SOURCE EXTRACT

KENNEDY SPACE CENTER, FL – After a 24 hour delay due to threatening clouds, a SpaceX Falcon 9 rocket soared spectacularly to orbit from the Florida Space coast today, April 14, carrying a Dragon on a science supply run bound for the the International Space Station that will help pave the way for deep space human missions to the Moon, Asteroids and Mars.
Meanwhile, SpaceX’s bold attempt to land and recover the 14 story tall first stage of the Falcon 9 rocket successfully reached a tiny ocean floating barge in the Atlantic Ocean, but tilted over somewhat over in the final moments of the approach, and tipped over after landing and broke apart. Here’s a Vine video posted on Twitter by Elon Musk:
See the video of the launch, below.
SpaceX will continue with attempt to soft land and recover the rocket on upcoming launches, which was a secondary goal of the company. SpaceX released some imagery and video with a few hours of the landing attempt.
“Looks like Falcon landed fine, but excess lateral velocity caused it to tip over post landing,” tweeted SpaceX CEO Elon Musk.
The Falcon 9 first stage was outfitted with four landing legs and grid fins to enable the landing attempt, which is a secondary objective of SpaceX.
The top priority was to safely launch the Falcon 9 and deliver critical supplies to the station with the Dragon cargo vessel.

GIVEN DATA
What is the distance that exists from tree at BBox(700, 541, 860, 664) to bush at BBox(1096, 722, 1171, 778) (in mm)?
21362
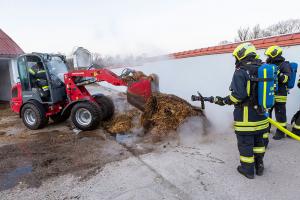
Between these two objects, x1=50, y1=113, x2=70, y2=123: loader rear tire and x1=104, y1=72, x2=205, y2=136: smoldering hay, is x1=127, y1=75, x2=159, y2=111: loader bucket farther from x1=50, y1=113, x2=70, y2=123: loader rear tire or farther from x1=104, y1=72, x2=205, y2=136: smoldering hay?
x1=50, y1=113, x2=70, y2=123: loader rear tire

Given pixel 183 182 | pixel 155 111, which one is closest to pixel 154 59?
pixel 155 111

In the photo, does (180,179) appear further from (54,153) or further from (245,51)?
(54,153)

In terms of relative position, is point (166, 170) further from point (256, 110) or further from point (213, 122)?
point (213, 122)

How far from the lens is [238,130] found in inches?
143

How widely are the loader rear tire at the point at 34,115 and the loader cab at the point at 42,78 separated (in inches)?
10.1

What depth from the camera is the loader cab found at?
280 inches

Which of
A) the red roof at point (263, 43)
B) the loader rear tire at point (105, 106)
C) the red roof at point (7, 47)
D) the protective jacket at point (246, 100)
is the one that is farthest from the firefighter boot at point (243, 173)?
the red roof at point (7, 47)

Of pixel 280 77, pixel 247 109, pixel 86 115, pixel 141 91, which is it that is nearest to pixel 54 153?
pixel 86 115

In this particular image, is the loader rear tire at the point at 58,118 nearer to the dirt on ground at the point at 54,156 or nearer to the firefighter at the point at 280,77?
the dirt on ground at the point at 54,156

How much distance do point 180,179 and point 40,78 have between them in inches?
210

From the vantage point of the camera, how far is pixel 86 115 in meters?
6.72

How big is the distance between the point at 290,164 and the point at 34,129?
6.61 m

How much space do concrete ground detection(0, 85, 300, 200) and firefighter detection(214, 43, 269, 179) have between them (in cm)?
40

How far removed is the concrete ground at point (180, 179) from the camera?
3404 mm
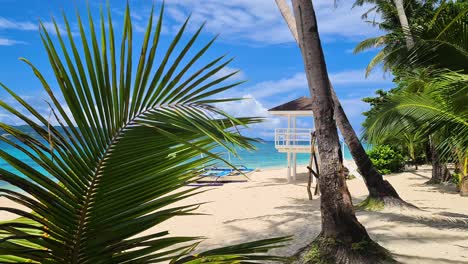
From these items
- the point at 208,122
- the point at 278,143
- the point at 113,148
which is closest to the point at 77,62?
the point at 113,148

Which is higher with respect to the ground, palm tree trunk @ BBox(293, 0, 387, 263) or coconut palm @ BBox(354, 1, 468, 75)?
coconut palm @ BBox(354, 1, 468, 75)

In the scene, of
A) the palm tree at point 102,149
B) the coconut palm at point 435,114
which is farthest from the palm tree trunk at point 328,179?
the palm tree at point 102,149

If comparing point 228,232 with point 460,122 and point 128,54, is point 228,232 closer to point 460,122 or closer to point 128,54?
point 460,122

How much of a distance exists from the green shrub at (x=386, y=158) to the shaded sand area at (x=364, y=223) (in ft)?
31.4

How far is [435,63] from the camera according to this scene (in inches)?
224

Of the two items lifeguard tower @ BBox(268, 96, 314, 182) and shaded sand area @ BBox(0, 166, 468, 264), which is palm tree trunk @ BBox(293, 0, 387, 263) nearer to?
shaded sand area @ BBox(0, 166, 468, 264)

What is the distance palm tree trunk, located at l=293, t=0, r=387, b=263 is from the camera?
5.37 metres

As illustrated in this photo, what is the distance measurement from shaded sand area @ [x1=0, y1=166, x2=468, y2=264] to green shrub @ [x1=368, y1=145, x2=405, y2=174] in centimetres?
958

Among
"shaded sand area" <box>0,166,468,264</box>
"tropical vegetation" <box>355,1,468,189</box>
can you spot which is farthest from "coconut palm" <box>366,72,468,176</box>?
"shaded sand area" <box>0,166,468,264</box>

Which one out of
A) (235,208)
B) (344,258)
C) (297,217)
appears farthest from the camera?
(235,208)

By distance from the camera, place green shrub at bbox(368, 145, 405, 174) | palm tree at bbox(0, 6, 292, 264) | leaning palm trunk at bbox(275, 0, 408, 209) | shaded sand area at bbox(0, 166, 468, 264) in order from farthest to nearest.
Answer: green shrub at bbox(368, 145, 405, 174) → leaning palm trunk at bbox(275, 0, 408, 209) → shaded sand area at bbox(0, 166, 468, 264) → palm tree at bbox(0, 6, 292, 264)

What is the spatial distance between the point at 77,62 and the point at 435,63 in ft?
18.5

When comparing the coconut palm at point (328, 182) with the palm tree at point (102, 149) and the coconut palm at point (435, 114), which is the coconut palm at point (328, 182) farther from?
the palm tree at point (102, 149)

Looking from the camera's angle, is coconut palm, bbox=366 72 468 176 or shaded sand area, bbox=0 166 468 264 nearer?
coconut palm, bbox=366 72 468 176
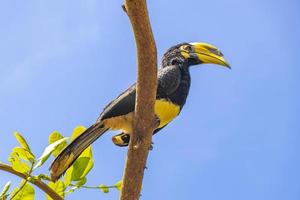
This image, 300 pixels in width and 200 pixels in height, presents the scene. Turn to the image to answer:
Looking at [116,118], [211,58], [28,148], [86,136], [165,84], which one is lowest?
[28,148]

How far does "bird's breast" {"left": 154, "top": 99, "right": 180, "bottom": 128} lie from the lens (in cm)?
408

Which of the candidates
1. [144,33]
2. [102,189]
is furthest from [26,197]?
[144,33]

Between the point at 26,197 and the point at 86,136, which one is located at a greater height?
the point at 86,136

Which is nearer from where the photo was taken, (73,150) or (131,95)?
(73,150)

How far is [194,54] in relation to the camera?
495 centimetres

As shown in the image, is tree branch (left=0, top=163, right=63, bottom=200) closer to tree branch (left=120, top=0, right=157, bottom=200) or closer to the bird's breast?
tree branch (left=120, top=0, right=157, bottom=200)

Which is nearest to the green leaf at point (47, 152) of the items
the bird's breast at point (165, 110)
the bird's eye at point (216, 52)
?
the bird's breast at point (165, 110)

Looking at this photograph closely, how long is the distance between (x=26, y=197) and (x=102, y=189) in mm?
387

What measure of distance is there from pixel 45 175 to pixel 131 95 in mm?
1627

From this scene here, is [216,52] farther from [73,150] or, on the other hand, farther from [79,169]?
[79,169]

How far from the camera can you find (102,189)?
2633 millimetres

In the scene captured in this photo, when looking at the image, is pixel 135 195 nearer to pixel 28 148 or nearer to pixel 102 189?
pixel 102 189

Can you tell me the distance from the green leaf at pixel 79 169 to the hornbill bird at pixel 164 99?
0.28 meters

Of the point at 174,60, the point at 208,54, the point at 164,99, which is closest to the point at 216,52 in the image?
the point at 208,54
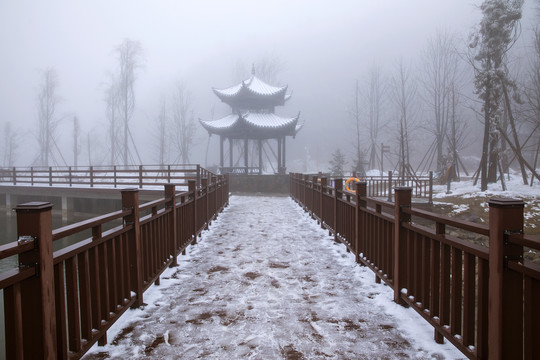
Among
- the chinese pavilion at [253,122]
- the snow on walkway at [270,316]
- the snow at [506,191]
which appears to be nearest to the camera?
the snow on walkway at [270,316]

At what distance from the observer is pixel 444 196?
1647 cm

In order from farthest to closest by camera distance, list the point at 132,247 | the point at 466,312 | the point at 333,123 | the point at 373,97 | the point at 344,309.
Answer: the point at 333,123 < the point at 373,97 < the point at 344,309 < the point at 132,247 < the point at 466,312

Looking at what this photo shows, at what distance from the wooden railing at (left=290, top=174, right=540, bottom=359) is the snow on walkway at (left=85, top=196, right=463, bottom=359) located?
263 mm

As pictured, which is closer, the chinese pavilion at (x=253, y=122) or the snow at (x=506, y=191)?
the snow at (x=506, y=191)

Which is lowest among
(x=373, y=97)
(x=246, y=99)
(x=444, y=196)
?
(x=444, y=196)

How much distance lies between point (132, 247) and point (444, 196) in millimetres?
16715

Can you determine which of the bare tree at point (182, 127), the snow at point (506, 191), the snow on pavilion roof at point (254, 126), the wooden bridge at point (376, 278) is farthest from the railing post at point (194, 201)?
the bare tree at point (182, 127)

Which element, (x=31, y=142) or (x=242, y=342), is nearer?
(x=242, y=342)

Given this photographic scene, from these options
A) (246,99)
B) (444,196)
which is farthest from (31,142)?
(444,196)

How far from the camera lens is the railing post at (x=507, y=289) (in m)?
1.66

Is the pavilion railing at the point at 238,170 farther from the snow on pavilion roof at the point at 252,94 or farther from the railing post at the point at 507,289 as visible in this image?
the railing post at the point at 507,289

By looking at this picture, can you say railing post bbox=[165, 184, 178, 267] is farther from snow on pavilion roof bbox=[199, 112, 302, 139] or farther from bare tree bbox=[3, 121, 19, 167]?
bare tree bbox=[3, 121, 19, 167]

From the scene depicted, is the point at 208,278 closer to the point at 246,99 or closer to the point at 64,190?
the point at 64,190

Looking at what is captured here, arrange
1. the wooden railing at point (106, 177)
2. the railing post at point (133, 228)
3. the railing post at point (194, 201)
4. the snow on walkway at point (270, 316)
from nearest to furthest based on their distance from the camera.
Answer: the snow on walkway at point (270, 316) → the railing post at point (133, 228) → the railing post at point (194, 201) → the wooden railing at point (106, 177)
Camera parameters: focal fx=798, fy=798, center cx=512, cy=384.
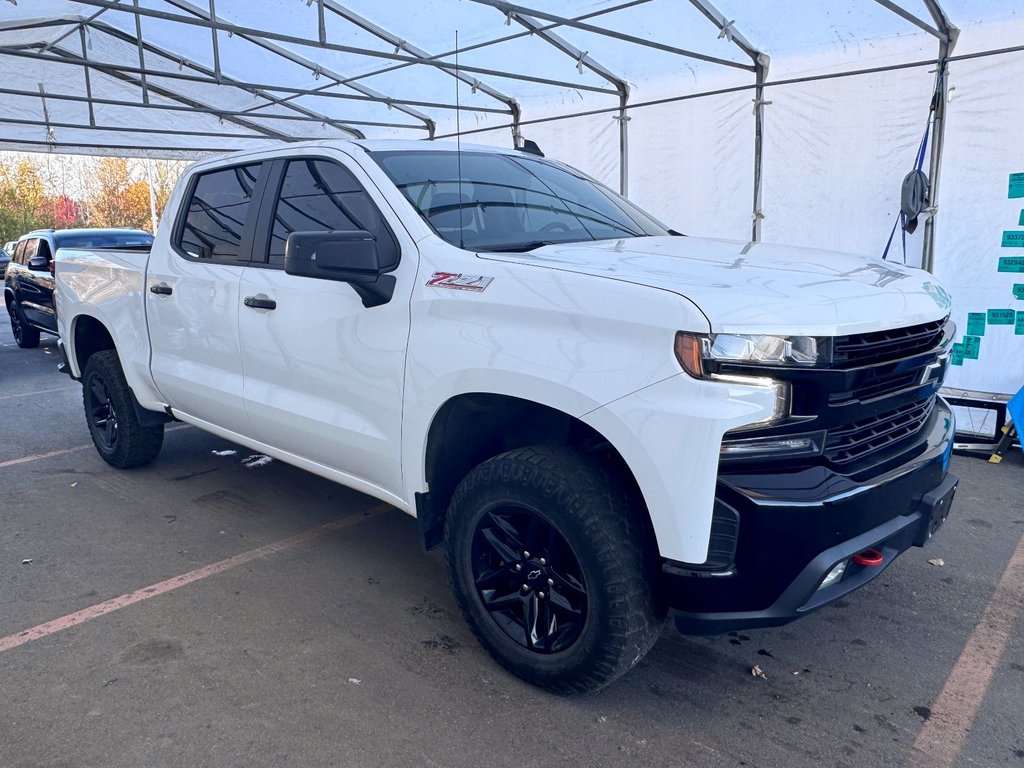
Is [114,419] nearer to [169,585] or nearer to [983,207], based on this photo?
[169,585]

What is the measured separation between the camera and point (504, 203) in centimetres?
343

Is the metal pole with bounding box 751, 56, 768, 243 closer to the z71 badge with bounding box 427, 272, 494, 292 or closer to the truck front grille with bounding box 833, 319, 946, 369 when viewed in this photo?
the truck front grille with bounding box 833, 319, 946, 369

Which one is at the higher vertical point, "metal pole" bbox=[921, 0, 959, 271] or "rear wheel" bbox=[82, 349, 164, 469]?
"metal pole" bbox=[921, 0, 959, 271]

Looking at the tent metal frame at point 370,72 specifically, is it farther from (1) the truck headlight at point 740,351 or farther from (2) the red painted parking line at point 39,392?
(2) the red painted parking line at point 39,392

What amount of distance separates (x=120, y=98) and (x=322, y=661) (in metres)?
13.4

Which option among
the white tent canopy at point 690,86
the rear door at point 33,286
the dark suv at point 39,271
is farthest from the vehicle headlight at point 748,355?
the rear door at point 33,286

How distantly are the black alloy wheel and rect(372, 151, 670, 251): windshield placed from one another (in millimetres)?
1051

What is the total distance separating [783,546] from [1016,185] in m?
5.48

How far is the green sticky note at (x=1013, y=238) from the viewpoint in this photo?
6220 millimetres

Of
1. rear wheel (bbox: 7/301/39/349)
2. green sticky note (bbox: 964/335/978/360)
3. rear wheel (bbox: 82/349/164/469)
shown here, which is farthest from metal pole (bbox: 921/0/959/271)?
rear wheel (bbox: 7/301/39/349)

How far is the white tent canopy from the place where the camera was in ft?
21.2

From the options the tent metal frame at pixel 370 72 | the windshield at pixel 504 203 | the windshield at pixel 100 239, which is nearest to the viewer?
the windshield at pixel 504 203

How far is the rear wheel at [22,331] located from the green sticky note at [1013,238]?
11832 mm

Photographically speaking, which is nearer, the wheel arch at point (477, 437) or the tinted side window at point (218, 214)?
the wheel arch at point (477, 437)
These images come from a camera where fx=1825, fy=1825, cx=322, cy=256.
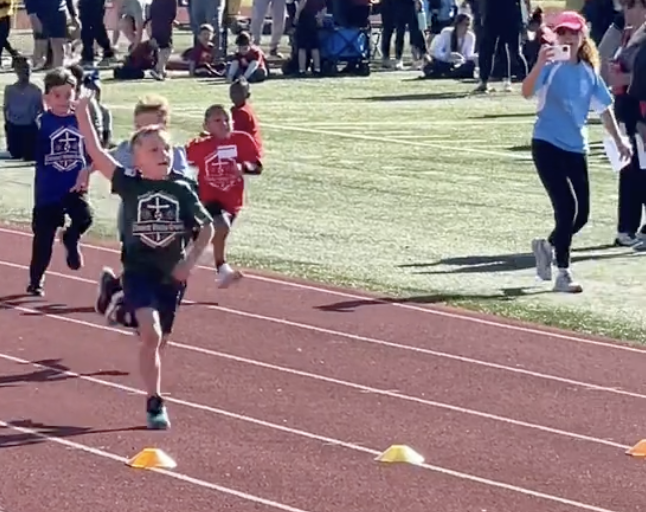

WHAT YOU NEED TO DO
1/ From the Falcon 9 launch article, return the passage between "KENNEDY SPACE CENTER, FL" and "the launch, below.", inclusive.
2/ In the Falcon 9 launch article, what did Elon Musk say made the first stage tip over after landing?

SOLUTIONS TO THE TASKS
1/
KENNEDY SPACE CENTER, FL – After a 24 hour delay due to threatening clouds, a SpaceX Falcon 9 rocket soared spectacularly to orbit from the Florida Space coast today, April 14, carrying a Dragon on a science supply run bound for the the International Space Station that will help pave the way for deep space human missions to the Moon, Asteroids and Mars.
Meanwhile, SpaceX’s bold attempt to land and recover the 14 story tall first stage of the Falcon 9 rocket successfully reached a tiny ocean floating barge in the Atlantic Ocean, but tilted over somewhat over in the final moments of the approach, and tipped over after landing and broke apart. Here’s a Vine video posted on Twitter by Elon Musk:
See the video of the launch, below.

2/ Excess lateral velocity.